*Required work*
Find every line of the listing below where "genus" appears, and copy it.

*Dataset records*

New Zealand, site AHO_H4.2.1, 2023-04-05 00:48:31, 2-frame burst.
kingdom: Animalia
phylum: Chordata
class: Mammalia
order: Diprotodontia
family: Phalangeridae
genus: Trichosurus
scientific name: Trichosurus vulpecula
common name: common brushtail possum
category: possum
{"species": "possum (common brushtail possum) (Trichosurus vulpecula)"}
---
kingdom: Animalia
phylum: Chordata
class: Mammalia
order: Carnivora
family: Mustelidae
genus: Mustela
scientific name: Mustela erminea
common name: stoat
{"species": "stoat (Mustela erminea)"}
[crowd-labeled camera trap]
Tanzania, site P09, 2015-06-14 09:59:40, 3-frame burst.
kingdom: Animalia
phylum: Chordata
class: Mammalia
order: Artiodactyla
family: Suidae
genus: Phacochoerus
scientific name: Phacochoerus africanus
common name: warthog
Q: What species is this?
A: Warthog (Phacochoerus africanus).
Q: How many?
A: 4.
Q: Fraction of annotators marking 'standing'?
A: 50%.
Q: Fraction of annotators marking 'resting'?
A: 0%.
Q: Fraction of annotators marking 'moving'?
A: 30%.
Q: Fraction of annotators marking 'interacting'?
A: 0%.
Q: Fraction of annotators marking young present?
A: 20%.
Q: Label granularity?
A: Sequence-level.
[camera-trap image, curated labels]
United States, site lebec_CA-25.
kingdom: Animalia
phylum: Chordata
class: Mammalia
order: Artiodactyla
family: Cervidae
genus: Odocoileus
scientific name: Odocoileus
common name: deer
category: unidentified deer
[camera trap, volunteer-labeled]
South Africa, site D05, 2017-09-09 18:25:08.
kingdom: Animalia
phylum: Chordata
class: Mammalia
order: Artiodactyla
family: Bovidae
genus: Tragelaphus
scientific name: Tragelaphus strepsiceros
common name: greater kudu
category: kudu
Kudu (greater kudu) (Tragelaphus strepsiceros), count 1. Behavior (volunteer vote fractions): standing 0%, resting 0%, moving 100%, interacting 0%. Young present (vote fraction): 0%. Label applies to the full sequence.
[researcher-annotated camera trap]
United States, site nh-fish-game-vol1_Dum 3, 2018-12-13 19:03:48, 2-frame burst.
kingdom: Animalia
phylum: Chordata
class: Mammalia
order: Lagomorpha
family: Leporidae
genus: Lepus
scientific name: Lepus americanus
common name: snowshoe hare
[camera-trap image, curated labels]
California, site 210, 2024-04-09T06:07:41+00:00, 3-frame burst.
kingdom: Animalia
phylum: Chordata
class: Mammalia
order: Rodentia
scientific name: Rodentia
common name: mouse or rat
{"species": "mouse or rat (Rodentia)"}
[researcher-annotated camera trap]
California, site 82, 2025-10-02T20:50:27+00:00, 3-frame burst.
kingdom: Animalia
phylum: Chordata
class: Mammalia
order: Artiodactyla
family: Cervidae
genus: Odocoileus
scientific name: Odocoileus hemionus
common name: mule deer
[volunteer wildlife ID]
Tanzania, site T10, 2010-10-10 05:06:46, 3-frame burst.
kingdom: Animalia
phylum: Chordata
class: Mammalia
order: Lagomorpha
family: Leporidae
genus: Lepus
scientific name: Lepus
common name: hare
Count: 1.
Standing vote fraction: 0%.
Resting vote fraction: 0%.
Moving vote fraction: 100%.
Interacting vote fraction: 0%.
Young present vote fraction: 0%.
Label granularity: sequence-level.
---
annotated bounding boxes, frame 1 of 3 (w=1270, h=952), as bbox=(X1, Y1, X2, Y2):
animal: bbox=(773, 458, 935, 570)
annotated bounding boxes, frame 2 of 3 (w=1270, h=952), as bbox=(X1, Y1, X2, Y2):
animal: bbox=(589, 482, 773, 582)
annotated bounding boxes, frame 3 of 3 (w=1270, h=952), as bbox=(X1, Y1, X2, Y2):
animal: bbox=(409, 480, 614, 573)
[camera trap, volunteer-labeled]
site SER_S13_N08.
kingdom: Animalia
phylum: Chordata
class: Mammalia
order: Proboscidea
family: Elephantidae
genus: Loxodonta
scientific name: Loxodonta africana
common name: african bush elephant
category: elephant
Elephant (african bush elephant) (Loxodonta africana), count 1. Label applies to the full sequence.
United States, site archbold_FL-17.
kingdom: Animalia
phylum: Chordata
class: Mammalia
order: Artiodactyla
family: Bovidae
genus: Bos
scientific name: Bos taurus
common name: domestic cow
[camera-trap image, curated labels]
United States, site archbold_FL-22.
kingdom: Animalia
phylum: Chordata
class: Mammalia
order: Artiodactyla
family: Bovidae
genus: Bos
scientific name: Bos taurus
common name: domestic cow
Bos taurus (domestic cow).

*Exercise answer*
genus: Trichosurus
genus: Mustela
genus: Phacochoerus
genus: Odocoileus
genus: Tragelaphus
genus: Lepus
genus: Odocoileus
genus: Lepus
genus: Loxodonta
genus: Bos
genus: Bos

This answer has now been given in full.